L’intero spettacolo si svolge in un ambiente in cui la luce, leggermente filtrata, riesce appena ad incastonarsi  nei grandi spazi bui esaltando il contrasto tra realtà e maschera, tra illusione e verità. Anche la scenografia riproduce spazi ampi  e ordinati che rivelano però sensazioni claustrofobiche, in perfetta sintonia con le angosce, le tensioni psichiche e le solitudini personali  che emergono dai dialoghi dei personaggi.
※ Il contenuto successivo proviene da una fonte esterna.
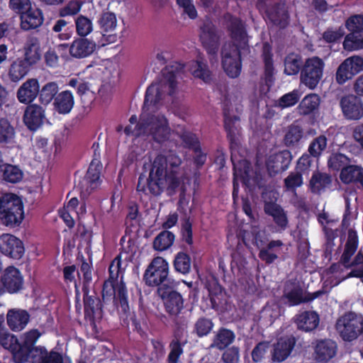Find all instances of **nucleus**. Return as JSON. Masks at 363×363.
Here are the masks:
<instances>
[{
    "label": "nucleus",
    "instance_id": "obj_1",
    "mask_svg": "<svg viewBox=\"0 0 363 363\" xmlns=\"http://www.w3.org/2000/svg\"><path fill=\"white\" fill-rule=\"evenodd\" d=\"M162 79L149 86L145 91L143 111L140 116L139 121L133 128L128 125L124 129L127 135L140 137L151 136L154 141L162 143L169 140L171 129L167 118L161 113H146L150 108H158L164 92V88H168V95L173 96L177 88V72L172 67H166L162 70Z\"/></svg>",
    "mask_w": 363,
    "mask_h": 363
},
{
    "label": "nucleus",
    "instance_id": "obj_2",
    "mask_svg": "<svg viewBox=\"0 0 363 363\" xmlns=\"http://www.w3.org/2000/svg\"><path fill=\"white\" fill-rule=\"evenodd\" d=\"M181 158L172 152L157 155L150 164L148 177L141 173L136 191L140 195L160 196L165 188L175 192L181 184Z\"/></svg>",
    "mask_w": 363,
    "mask_h": 363
},
{
    "label": "nucleus",
    "instance_id": "obj_3",
    "mask_svg": "<svg viewBox=\"0 0 363 363\" xmlns=\"http://www.w3.org/2000/svg\"><path fill=\"white\" fill-rule=\"evenodd\" d=\"M223 20L233 42L225 43L221 48V65L225 74L235 79L242 71L241 51L249 50L247 33L245 23L239 17L226 13Z\"/></svg>",
    "mask_w": 363,
    "mask_h": 363
},
{
    "label": "nucleus",
    "instance_id": "obj_4",
    "mask_svg": "<svg viewBox=\"0 0 363 363\" xmlns=\"http://www.w3.org/2000/svg\"><path fill=\"white\" fill-rule=\"evenodd\" d=\"M121 270V255L119 254L109 265V277L104 282L102 298L105 303L112 301L118 313L127 316L129 313L128 290L123 281H118Z\"/></svg>",
    "mask_w": 363,
    "mask_h": 363
},
{
    "label": "nucleus",
    "instance_id": "obj_5",
    "mask_svg": "<svg viewBox=\"0 0 363 363\" xmlns=\"http://www.w3.org/2000/svg\"><path fill=\"white\" fill-rule=\"evenodd\" d=\"M177 284L164 285L157 290L164 311L177 328H183L188 323L187 319L183 315L184 310V298L176 289Z\"/></svg>",
    "mask_w": 363,
    "mask_h": 363
},
{
    "label": "nucleus",
    "instance_id": "obj_6",
    "mask_svg": "<svg viewBox=\"0 0 363 363\" xmlns=\"http://www.w3.org/2000/svg\"><path fill=\"white\" fill-rule=\"evenodd\" d=\"M24 218V206L22 199L14 194L2 196L0 206V224L10 228L18 227Z\"/></svg>",
    "mask_w": 363,
    "mask_h": 363
},
{
    "label": "nucleus",
    "instance_id": "obj_7",
    "mask_svg": "<svg viewBox=\"0 0 363 363\" xmlns=\"http://www.w3.org/2000/svg\"><path fill=\"white\" fill-rule=\"evenodd\" d=\"M169 263L163 257H154L148 264L143 274L145 284L150 287L160 288L164 285H171L174 282L169 277Z\"/></svg>",
    "mask_w": 363,
    "mask_h": 363
},
{
    "label": "nucleus",
    "instance_id": "obj_8",
    "mask_svg": "<svg viewBox=\"0 0 363 363\" xmlns=\"http://www.w3.org/2000/svg\"><path fill=\"white\" fill-rule=\"evenodd\" d=\"M335 329L340 337L351 342L363 333V316L354 312H346L336 321Z\"/></svg>",
    "mask_w": 363,
    "mask_h": 363
},
{
    "label": "nucleus",
    "instance_id": "obj_9",
    "mask_svg": "<svg viewBox=\"0 0 363 363\" xmlns=\"http://www.w3.org/2000/svg\"><path fill=\"white\" fill-rule=\"evenodd\" d=\"M221 34L211 21L204 22L199 28V40L209 56L210 61L217 58Z\"/></svg>",
    "mask_w": 363,
    "mask_h": 363
},
{
    "label": "nucleus",
    "instance_id": "obj_10",
    "mask_svg": "<svg viewBox=\"0 0 363 363\" xmlns=\"http://www.w3.org/2000/svg\"><path fill=\"white\" fill-rule=\"evenodd\" d=\"M324 67L325 62L319 57L306 59L300 74L301 82L310 89H314L323 77Z\"/></svg>",
    "mask_w": 363,
    "mask_h": 363
},
{
    "label": "nucleus",
    "instance_id": "obj_11",
    "mask_svg": "<svg viewBox=\"0 0 363 363\" xmlns=\"http://www.w3.org/2000/svg\"><path fill=\"white\" fill-rule=\"evenodd\" d=\"M24 286V278L21 271L14 266L7 267L0 277V296L20 292Z\"/></svg>",
    "mask_w": 363,
    "mask_h": 363
},
{
    "label": "nucleus",
    "instance_id": "obj_12",
    "mask_svg": "<svg viewBox=\"0 0 363 363\" xmlns=\"http://www.w3.org/2000/svg\"><path fill=\"white\" fill-rule=\"evenodd\" d=\"M96 23L102 35L98 46H104L117 40V35L113 33L117 27V18L113 12L103 11L97 16Z\"/></svg>",
    "mask_w": 363,
    "mask_h": 363
},
{
    "label": "nucleus",
    "instance_id": "obj_13",
    "mask_svg": "<svg viewBox=\"0 0 363 363\" xmlns=\"http://www.w3.org/2000/svg\"><path fill=\"white\" fill-rule=\"evenodd\" d=\"M362 70L363 57L359 55L347 57L337 67L335 81L338 84H344Z\"/></svg>",
    "mask_w": 363,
Quando a  tratti la scena si interrompe e  gli attori, quasi danzando, camminano a ritroso, arrivando a creare uno spazio velatamente onirico in cui il tempo sembra fermarsi,  viene  esaltata la frattura interna, la dicotomia dei sentimenti che investe Martino Lori e le persone che gli sono intorno. Tutto è sospeso e i personaggi come delle marionette sembrano mossi dall’alto  in balìa della vita stessa, al di là delle loro stesse volontà. L’interpretazione che Lavia regala al pubblico, lasciandosi cucire perfettamente il dramma personale di Martino Lori e sviscerando anche nei minimi movimenti e dettagli la psicologia del personaggio, esprime al meglio una sintesi della poetica pirandelliana. È  durante il secondo atto che lo spettacolo si snoda e prende ritmo senza scadere mai nel patetico e lasciando lo spettatore totalmente catturato dalla vivacità e dalla forza della narrazione.

Il gioco delle parti che si scardinano, le contraddizioni che lentamente emergono, i ruoli che si ridefiniscono, le fratture sentimentali che prendono corpo e le crudeli verità che la vita impone e con le quali inevitabilmente si devono fare i conti, diventano materia attuale e spunto per una profonda riflessione. Allora, come il protagonista insegna, non si può più restare impassibili: è necessario agire andando a fondo, per recuperare la stima degli altri e la dignità, grazie alla consapevolezza e l’amara consolazione che, ormai,  «chi ha capito il giuoco, non riesce più a ingannarsi; ma chi non riesce più a ingannarsi non può più prendere né gusto né piacere alla vita. Così è».

Teatro Argentina di Roma: dal 16 gennaio al fino al 27 gennaio 2013.